**Goals:**
1. Answer these questions from the commentary on the PCA's Christian Nationalism report:
(a) In what city will the PCA officers gather?
(b) Who was the moderator of last year's General Assembly?
(c) In what year were the American revisions to the Westminster Confession made?
2. Reproduce word for word the section of the commentary on the PCA's Christian Nationalism report that opens with the words containing "That said, what" and closes with "warrant further attention.".
3. Write the next part of the commentary on the PCA's Christian Nationalism report, picking up right after its final sentence.

**Source excerpt:**
──────────
The PCA’s Unfinished Business on Christian Nationalism

Questions the Partial Report Leaves Unanswered

In a little under two weeks, hundreds of other officers of the Presbyterian Church in America (PCA) and I will gather in Louisville, Kentucky, to conduct the business of the church. 

One matter sure to garner attention is the partial report released last week by the denomination’s Ad-Interim Study Committee on Christian Nationalism. The committee was formed at last year’s General Assembly “to study the relationship between Christian Nationalism, Ethno-Nationalism, and related teachings” and offer any advice about whether these ideas “are in conformity with the system of doctrine taught in the Westminster Standards.”

The partial report is just that: partial. I appreciate the magnitude of what these brothers were tasked to do, and I found every committee member I interacted with to be professional, courteous, and a serious scholar with pastoral sensitivity. 

That said, what follows are the questions I have after reading the partial report—questions that may be answered in the forthcoming appendices, which the committee says “will provide robust exegetical, historical, and contemporary analysis of the central issues under discussion.” As it stands, however, here are the issues I believe warrant further attention. 

The Subscription Question

Perhaps the most significant part of the report is its assessment of the “substantial changes” between the original Westminster Confession of Faith and the 1788 American revisions on the important topic of political theology.

This is a point of serious contention among some of the brightest minds in the denomination, including Kevin DeYoung, the moderator of last year’s General Assembly, and the person responsible for forming the committee. DeYoung’s argument, alluded to in the report, is that the two versions “represent genuinely different and irreconcilable views of the civil magistrate.” Others argue the two versions are not contradictory but represent “different applications of the same shared principles to dissimilar political contexts.” The former say the 1788 revisions are a correction; the latter argue they are an adaptation to a new political reality. 

Though the report denies any attempt to resolve the question definitively, one cannot help but sense that its conclusions betray a sympathy with the correctionist view. 

While no one doubts the changes to WCF 23.3 were “substantial,” the committee goes further to assert that American Presbyterians made them because they believed the original confession “gave too much authority to the civil magistrate in matters of religion” and intended “to correct what they regarded as an error.”

The committee refers specifically to the removal of such magisterial rights and duties as suppressing heresies and calling synods delineated in the American revisions of WCF 23.3. The revisions also explicitly deny the magistrate the right to “interfere in matters of faith.” Any PCA officer who believes, in principle, that magistrates retain those rights and duties, the committee concludes, “is out of accord with the PCA’s Standards and must declare this difference to his examining body.”

PCA officers are bound to the 1788 revisions as stated in our Constitution. That much is true. However, the committee’s conclusion begs the question. It simply assumes that the removal of certain items equals their rejection and that revised language forbidding magistrates from interfering “in the least” in matters of faith settles the case.
──────────
A run of records
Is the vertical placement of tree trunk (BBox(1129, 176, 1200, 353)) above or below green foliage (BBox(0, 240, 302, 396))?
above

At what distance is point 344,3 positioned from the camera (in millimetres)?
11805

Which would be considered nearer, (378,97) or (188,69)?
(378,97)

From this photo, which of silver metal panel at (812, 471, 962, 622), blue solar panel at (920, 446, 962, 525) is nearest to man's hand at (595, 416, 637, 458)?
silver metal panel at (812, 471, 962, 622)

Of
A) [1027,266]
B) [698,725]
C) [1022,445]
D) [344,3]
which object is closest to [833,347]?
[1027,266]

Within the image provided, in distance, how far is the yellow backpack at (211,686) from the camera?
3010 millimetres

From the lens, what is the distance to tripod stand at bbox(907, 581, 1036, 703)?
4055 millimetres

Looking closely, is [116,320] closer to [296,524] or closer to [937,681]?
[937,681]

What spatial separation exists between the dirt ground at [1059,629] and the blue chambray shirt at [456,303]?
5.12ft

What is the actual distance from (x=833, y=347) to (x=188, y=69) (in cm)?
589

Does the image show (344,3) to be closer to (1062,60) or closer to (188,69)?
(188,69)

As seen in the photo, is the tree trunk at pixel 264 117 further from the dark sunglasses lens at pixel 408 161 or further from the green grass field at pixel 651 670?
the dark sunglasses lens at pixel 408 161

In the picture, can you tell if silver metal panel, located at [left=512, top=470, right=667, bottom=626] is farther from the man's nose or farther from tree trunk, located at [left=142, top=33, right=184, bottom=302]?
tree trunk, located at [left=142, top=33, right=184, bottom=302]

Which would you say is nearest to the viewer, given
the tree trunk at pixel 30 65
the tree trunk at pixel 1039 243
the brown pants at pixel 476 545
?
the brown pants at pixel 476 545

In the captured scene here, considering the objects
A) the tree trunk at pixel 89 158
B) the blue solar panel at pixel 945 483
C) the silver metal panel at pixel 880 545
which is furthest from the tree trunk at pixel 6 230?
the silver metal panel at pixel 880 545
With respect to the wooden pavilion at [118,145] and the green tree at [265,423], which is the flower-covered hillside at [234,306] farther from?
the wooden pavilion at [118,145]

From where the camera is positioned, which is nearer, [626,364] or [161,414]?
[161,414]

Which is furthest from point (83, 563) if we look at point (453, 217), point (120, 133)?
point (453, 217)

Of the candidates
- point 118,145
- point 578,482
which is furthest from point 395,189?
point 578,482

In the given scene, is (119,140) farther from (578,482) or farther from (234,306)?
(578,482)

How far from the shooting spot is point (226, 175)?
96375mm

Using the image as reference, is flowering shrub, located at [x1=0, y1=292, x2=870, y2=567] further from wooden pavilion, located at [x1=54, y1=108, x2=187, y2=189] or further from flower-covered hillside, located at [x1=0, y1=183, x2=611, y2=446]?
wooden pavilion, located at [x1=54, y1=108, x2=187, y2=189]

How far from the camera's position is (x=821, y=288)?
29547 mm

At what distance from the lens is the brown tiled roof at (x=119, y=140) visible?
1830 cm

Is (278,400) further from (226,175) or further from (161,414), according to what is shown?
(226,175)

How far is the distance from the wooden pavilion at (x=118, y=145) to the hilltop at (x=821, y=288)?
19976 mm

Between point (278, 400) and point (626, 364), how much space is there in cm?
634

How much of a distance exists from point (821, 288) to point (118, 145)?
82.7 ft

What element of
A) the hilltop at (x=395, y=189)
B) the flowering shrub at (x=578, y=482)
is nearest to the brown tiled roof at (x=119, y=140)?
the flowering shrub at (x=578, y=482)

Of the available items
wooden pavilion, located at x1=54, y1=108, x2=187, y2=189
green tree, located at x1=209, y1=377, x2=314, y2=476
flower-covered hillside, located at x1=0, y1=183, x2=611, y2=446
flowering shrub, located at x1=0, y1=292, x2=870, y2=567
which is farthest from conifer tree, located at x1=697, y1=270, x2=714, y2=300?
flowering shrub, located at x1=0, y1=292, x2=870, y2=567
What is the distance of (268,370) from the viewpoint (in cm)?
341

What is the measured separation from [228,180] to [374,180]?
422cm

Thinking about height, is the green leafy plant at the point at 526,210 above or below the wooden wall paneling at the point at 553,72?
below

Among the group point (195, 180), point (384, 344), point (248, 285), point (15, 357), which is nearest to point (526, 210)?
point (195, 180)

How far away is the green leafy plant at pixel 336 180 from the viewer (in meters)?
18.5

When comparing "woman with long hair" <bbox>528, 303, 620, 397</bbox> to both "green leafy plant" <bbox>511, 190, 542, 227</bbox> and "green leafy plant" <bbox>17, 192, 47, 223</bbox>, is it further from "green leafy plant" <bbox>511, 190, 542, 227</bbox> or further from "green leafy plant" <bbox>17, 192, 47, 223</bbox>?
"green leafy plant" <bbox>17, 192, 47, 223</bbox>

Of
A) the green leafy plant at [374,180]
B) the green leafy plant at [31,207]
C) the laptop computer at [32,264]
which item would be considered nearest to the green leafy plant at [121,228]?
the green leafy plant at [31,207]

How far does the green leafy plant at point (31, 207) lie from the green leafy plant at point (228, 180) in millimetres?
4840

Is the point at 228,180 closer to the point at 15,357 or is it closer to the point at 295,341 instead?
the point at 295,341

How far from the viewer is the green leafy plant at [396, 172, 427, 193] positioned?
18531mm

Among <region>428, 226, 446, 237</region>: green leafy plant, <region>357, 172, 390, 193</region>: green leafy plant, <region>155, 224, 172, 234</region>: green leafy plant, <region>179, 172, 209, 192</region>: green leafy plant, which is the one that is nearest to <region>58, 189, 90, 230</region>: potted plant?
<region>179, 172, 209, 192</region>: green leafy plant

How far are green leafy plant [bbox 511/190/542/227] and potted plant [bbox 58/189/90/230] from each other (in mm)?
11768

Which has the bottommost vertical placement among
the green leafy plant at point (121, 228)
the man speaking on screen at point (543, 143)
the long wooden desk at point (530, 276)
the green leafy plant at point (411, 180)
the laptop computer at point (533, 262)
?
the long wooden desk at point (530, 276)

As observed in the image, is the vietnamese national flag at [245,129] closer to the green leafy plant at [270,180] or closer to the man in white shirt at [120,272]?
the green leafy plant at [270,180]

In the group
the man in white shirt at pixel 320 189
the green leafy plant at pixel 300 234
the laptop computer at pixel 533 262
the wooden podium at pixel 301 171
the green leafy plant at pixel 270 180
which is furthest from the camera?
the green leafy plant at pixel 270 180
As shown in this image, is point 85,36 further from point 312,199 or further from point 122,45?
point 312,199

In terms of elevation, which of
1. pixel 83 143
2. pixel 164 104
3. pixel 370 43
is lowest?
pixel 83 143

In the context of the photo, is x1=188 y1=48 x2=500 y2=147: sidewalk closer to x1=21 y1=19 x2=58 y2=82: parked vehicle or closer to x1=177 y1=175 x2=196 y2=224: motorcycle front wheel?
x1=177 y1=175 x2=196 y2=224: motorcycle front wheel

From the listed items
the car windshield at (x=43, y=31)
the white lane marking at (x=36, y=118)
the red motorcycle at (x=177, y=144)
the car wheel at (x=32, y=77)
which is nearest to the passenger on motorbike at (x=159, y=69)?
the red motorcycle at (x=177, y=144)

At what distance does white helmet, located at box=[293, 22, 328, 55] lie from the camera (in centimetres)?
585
──────────
**Answers for this exercise:**
1.
(a) Louisville, Kentucky
(b) Kevin DeYoung
(c) 1788

2.
That said, what follows are the questions I have after reading the partial report—questions that may be answered in the forthcoming appendices, which the committee says “will provide robust exegetical, historical, and contemporary analysis of the central issues under discussion.” As it stands, however, here are the issues I believe warrant further attention.

3.
Yet, the debate is precisely that. The revisions could represent a substantial reformation in political theology. They could also represent a substantial rethinking of subscription in a new political context. We do know that the 1788 revisions were the product of compromise, and the removal of certain items does not necessarily mean the American Presbyterians believed the confession contained theological error—only that it erred in requiring ministers to subscribe to ideas that were genuinely contested in good faith. 

Indeed, the committee’s report admits “the Reformed tradition has not spoken with one voice on the relationship between church and state” and that “thoughtful, godly, confessional Presbyterians have held (and do hold) substantially different views on these questions.” For that reason, their recommendations regarding subscription leave me scratching my head.

For one, it would require officers to state differences with points that are not actually in the Confession. Regardless of what an officer believes about the magistrate’s capacity to call synods, for example, the 1788 Westminster Standards make no explicit reference to that question. It only says the magistrate may not “in the least, interfere in matters of faith.” Is the civil magistrate “interfering” by simply asking the church to conduct its own business? 

More alarming is the “tension” the correctionist interpretation creates within the Standards themselves. Despite significant changes, the revisions still say the church is “countenanced and maintained” by civil magistrates (WLC 191) who are duty-bound to “maintain piety” (WCF 23.2), even to the point of “opposing all false worship” and, according to their place, “calling, removing it, and all monuments of idolatry” (WLC 109).

As I see it, the committee’s report could precipitate a situation where every PCA officer is required to state a difference, either with the language that’s not there or with the language that is. 

The Ethnos Question

My second question concerns the partial report’s treatment of so-called “ethno-nationalism.”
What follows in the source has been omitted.